I had no chance to escape his notice, for the sound of my feet attracted him and he looked up at once. He rose smilingly and held out his hand. It was Gaston Cremieux.
CHAPTER IX
A REUNION OF THE REDS
"Did Rhoda Polly send you?" Cremieux asked, though I am sure he knew.
"She bade me come here, saying that perhaps I might learn something to my advantage."
He looked at me queerly, and with a shade of suspicion which I quite misunderstood.
"Then I may take it that she does not mean to come herself?"
"I am sure she has not the least idea of that. She was in the very thick of a discussion upon the possibility of factories and ateliers being run entirely by working men. The whole family had taken sides, and when I came away I expected every moment to see them leap at each other's throats."

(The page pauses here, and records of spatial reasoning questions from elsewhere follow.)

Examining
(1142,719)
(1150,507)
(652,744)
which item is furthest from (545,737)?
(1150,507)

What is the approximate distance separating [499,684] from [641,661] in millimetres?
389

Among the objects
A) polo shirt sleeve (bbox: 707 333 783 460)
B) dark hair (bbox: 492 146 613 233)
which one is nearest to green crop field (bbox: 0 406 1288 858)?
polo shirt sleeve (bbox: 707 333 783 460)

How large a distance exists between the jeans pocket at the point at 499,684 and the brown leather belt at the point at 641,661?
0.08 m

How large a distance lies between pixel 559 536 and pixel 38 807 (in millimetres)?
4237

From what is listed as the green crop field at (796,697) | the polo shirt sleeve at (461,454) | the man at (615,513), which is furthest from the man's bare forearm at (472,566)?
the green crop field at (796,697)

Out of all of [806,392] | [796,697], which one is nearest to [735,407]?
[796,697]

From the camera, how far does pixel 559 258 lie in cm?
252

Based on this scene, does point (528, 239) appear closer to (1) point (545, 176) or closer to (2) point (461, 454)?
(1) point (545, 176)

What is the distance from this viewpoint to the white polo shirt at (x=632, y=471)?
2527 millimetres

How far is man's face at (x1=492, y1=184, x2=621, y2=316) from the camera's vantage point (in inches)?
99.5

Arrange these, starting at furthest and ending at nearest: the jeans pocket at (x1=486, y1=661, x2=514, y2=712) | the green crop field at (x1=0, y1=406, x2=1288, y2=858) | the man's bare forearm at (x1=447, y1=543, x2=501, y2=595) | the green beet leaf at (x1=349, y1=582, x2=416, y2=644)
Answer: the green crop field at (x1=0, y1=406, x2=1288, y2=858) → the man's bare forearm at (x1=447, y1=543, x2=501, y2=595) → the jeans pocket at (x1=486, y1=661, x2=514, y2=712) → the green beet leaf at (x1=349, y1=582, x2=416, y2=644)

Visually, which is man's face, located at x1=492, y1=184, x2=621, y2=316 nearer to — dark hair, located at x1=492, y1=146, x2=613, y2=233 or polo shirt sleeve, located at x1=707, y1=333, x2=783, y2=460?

"They are extraordinary, but quite admirable," he said, throwing away his cigarette and rising. "We cannot breed anything of the kind in France. Our spirit of family discipline forbids it. We have the cult of ancestor worship as in China, only we do not get farther back than father and mother. It is mainly the mother who leads the young men of France. We have them among us too, these good mothers, women who teach their sons to fight to the death for the great Day of Freedom. But they are scarce. Our women are still under the heel of the priesthood, and the young men, though they may follow us, still keep the inmost corner of their hearts for their mothers; and one day when we most want them, we may find them missing at roll-call. His mother cannot bear that her son should be outcast and accursed. He need not go to Mass, but if he will only see her favourite priest a moment in secret, she is sure that he will stay at home with her. Like you, Rossel is a Protestant and has not this to put up with. He is now in Metz with Bazaine, but he will return, and then you and the world will see a man."
I asked him what the men meant to do, and if he thought he could not prevent further fighting and burning.
Before he had time to answer a bell began clanging furiously in the town.
"That is the signal," he said; "the Commune of Aramon is to meet in general assembly. Will you come? You will be quite safe with me, even though I am going to make them very angry. And besides, as Rhoda Polly says, you will learn something to your advantage."
"Do you think she meant that?" I asked.
"Ah, you may go far and look long before you find out all that is in Rhoda Polly's mind, but at any rate I suppose she meant that you would be safe with me, and might hear a few things that are not included in the curriculum of the Lycée St. André."
We took our way towards the clanging bell, and it had the weirdest effect as we topped a knoll, where the noise came so fierce and angry as to put a stop to our conversation. Anon descending into deep dells out of which the pines shot straight upwards like darts, sheer trunks for a hundred feet before the first branch was poised delicately outwards as if to grasp the light, we lost the sound of the rebellious tocsin, or it came to our ears soft as the Angelus floated over the fields to a worshipping peasantry in days that were yet of faith.